The Alphabet of Women, A Tween Glossary
by ‘this guy’
The following is a transcript of comedian Hugh Jass' high speed stand-up routine "The Alphabet of Woman" submitted to Tween Magazine by his tweenage daughter, Tina Jass.
We all know women are amazing creatures...so amazing that they've got more than one word for almost every letter of the alphabet...

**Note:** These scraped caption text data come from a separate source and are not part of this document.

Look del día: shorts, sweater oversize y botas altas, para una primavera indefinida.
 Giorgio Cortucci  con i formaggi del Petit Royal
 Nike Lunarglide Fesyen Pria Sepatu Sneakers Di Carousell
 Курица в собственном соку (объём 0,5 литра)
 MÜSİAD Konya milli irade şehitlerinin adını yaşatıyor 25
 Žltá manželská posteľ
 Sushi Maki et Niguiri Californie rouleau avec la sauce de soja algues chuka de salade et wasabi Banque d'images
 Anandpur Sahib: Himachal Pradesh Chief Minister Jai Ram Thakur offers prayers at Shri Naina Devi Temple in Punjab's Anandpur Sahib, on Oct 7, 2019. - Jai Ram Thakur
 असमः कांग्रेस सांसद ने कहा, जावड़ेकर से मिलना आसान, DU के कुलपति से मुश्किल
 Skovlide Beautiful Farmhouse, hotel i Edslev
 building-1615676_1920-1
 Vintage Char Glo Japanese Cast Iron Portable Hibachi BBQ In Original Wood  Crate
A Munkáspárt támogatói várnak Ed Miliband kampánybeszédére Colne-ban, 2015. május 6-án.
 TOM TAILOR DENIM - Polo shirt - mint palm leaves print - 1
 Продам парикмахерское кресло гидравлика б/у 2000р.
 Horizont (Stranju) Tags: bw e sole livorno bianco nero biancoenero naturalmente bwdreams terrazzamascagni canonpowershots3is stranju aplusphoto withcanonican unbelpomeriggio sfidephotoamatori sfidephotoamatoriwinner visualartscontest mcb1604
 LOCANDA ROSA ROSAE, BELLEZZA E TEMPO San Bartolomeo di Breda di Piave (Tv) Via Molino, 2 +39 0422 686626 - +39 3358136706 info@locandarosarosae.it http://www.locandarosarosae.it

A-cup, ass, anal, active, ankle-bracelet
B-cup, breasts, boobs, bitch, bitchy, bossy, bra, butt, bracelet, beaver, bikini, busty, beautiful, blowjob...if you're lucky you might get one of those
C-cup, cup-size, cunt, cute, chunky, cheeks, collarbones, clit, cumslut, cream-pie, cameltoe...that's a big one
D-cup, double-D, ditz, date-able, douche, dress, diamonds, diamond ring, daughter, divorce, deep-throat
espadrille, easy, eye-liner, eye-lashes, eye-shadow, earing, emasculating, ex
fuck-hole, French kiss, freaky, flip-flops, foxy, feminazi
girl, gal, gash, grunt, gasping, gold-digger, gift, G-string, g-spot, girlfriend
hot, hottie, high-heels, hooker, hens, honeymoon, hair
insane, implants, irrational
loose, loving, lips, lipstick, liposuction, Lolita, lesbian, luscious, lover, lustful
motor-mouth, mound, make-up, mother. marriage
no means no, no way, not tonight, nickers, nipples, nail polish
obtuse, obsessive, orgasm
pussy, pussy lips, penetration, PMS, panties, pantyhose, perfume, pierced, present, pregnant, porn-star, psycho...sounds like it starts with "s" but it really starts with "p"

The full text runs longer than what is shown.